Their first year, Dias and Azamat also made friends with a girl named Pamela Rolon, who introduced them, the following September, to her younger sister, Alexa Guevara, and a medical lab science major named Tiffany Evora. Robel Phillipos, Jahar’s friend from Rindge and Latin, rounded out the group. The Kazakhs managed to persuade their parents to allow them to rent the off-campus apartment in New Bedford starting their sophomore year. They claimed it would be easier for them to study there.

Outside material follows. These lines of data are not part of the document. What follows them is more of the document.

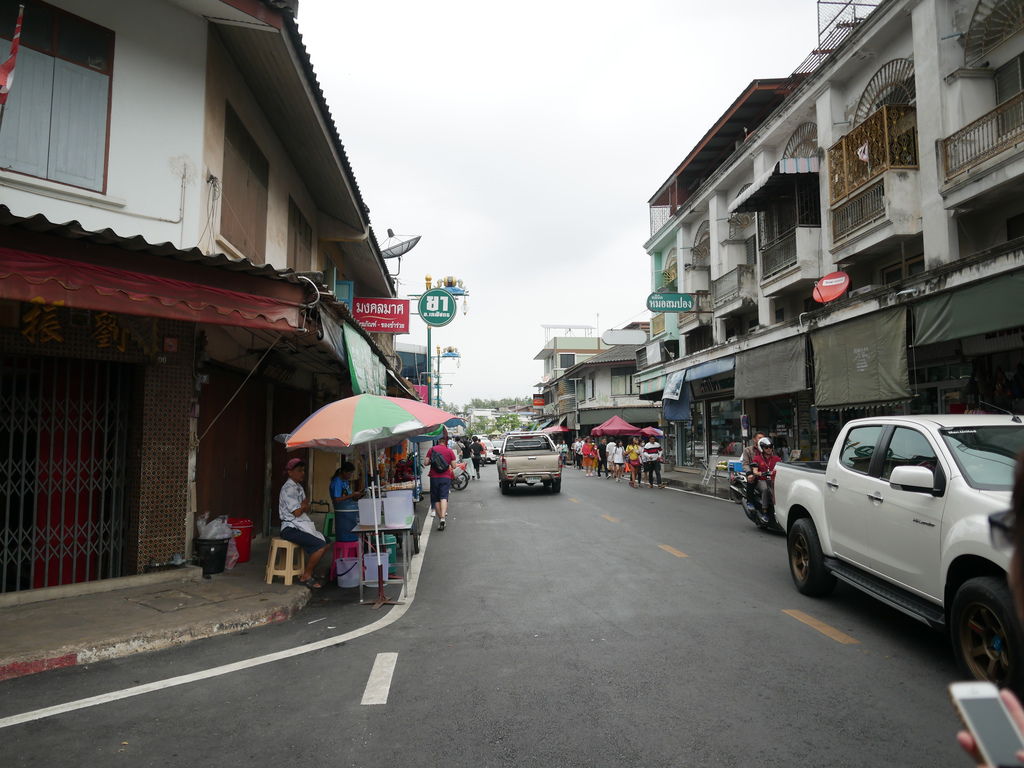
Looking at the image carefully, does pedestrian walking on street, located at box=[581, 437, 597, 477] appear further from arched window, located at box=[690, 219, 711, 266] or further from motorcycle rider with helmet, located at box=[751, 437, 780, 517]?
motorcycle rider with helmet, located at box=[751, 437, 780, 517]

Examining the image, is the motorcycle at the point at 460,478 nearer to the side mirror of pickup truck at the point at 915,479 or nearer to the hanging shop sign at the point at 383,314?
the hanging shop sign at the point at 383,314

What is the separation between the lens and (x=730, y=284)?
2467 centimetres

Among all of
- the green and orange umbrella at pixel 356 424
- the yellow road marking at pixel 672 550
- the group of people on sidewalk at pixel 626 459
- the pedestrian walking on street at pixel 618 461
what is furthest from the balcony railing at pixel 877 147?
the pedestrian walking on street at pixel 618 461

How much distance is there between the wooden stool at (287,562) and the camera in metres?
7.94

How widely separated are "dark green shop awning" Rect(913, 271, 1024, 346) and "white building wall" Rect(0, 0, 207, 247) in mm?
12752

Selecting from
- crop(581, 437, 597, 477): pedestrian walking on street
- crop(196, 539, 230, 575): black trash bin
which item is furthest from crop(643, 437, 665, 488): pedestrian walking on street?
crop(196, 539, 230, 575): black trash bin

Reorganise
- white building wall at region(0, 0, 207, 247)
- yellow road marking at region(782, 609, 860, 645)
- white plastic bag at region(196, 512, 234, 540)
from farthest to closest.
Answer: white plastic bag at region(196, 512, 234, 540) < white building wall at region(0, 0, 207, 247) < yellow road marking at region(782, 609, 860, 645)

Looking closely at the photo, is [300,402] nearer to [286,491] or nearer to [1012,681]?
[286,491]

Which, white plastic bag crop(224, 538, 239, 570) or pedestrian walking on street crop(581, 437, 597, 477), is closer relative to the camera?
white plastic bag crop(224, 538, 239, 570)

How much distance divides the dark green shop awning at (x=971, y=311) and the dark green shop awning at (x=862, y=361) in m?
0.69

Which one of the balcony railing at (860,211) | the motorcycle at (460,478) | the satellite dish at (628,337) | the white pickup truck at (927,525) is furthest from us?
the satellite dish at (628,337)

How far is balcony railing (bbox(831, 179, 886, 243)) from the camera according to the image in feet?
49.0

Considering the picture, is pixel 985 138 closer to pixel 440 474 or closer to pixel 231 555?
pixel 440 474

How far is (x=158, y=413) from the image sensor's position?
797cm
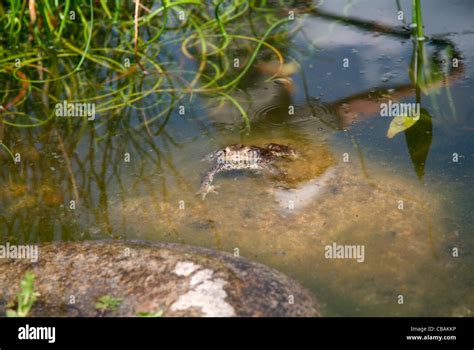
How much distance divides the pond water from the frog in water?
0.14 ft

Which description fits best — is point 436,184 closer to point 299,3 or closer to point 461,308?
point 461,308

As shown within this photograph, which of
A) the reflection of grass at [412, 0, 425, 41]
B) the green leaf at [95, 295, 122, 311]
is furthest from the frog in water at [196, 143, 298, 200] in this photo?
the reflection of grass at [412, 0, 425, 41]

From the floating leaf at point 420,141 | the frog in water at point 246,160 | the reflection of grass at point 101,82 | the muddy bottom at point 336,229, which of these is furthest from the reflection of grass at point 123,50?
the floating leaf at point 420,141

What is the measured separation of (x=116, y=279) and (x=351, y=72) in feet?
6.64

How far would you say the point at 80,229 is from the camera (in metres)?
3.22

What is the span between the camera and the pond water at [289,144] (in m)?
2.96

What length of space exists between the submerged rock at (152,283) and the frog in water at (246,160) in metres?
0.58

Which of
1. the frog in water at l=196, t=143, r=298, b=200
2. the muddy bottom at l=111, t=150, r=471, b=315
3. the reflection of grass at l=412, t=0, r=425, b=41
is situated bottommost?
the muddy bottom at l=111, t=150, r=471, b=315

By “study,” they—or at least Dias—meant “get stoned.” Jahar provided the weed for free in exchange for Dias’s acting as both a runner and a sort of customer liaison.
The boys furnished their apartment with a sort of 1980s panache that put one in mind of a café on the outskirts of the former Soviet empire. There was a fair amount of black lacquer, there was a plush sectional sofa, and there was a large television set. The group spent three or four evenings a week on that sofa, getting stoned, watching movies, and eating. The boys played FIFA, a soccer video game; the girls talked about which of the boys might be the hottest lovers, though it does not appear that anyone but Dias was getting much action. The group made several weekend runs to New York, though once they got it together to make the three-hour drive, they usually had just time enough to snap a picture in Times Square, or in front of the Statue of Liberty or the New York Times building, and post it on a Russian social network before making the drive back. On one of those trips, though, they found the time to go to New Jersey to buy a used BMW for the Kazakhs. Azamat’s father was bankrolling this purchase—Azamat had explained to him that it was too hard, always having to ask Jahar for a ride to and from campus—and Jahar helped pick out the car, using what Anzor had taught him. It is not clear who picked out the vanity license plate for the front of the car (Massachusetts requires only that the back plate be state-issued) or whether it was there from the start. It read TERRORISTA#1. It was funny.
The Kazakhs and Jahar were practically family. In fact, family was exactly what they were in the eyes of T-Mobile: because Jahar was the only person in the group who had a Social Security number, required to enter into any financial contract in the United States, all four of them—he, Dias, Azamat, and Bayan—had a family cellular plan, with Jahar as the primary subscriber.
At first glance, the group Jahar assembled at college was not dissimilar to the group he had in high school. His ability to make friends with kids different from him and from one another had been one of the qualities that impressed teachers, marked him as a “good kid” in Cambridge’s progressive hierarchy. But a closer look would have shown that something had changed, perhaps profoundly. He was no longer shifting effortlessly among groups. This tiny crowd was insular. And it was, essentially, a group of outcasts. Dias and Azamat were still fairly disoriented in their American life. All the Americans in the group came from difficult families except for Robel, whose mother had raised him resolutely alone. Jahar was the only member of the group who had the option of identifying as white—an option still important for fitting in at a state school in Massachusetts: UMass Dartmouth was roughly seventy percent white. Of course, Jahar was white only in the United States. In Russia his sharp features and curly black hair marked him as “black,” and though he had never experienced this himself, he would have heard from Tamerlan about the ordeal of moving through Russia while being recognizably Chechen in ethnicity; one need only spend a couple of hours in Moscow changing planes in order to feel the hostility and the heightened police attention.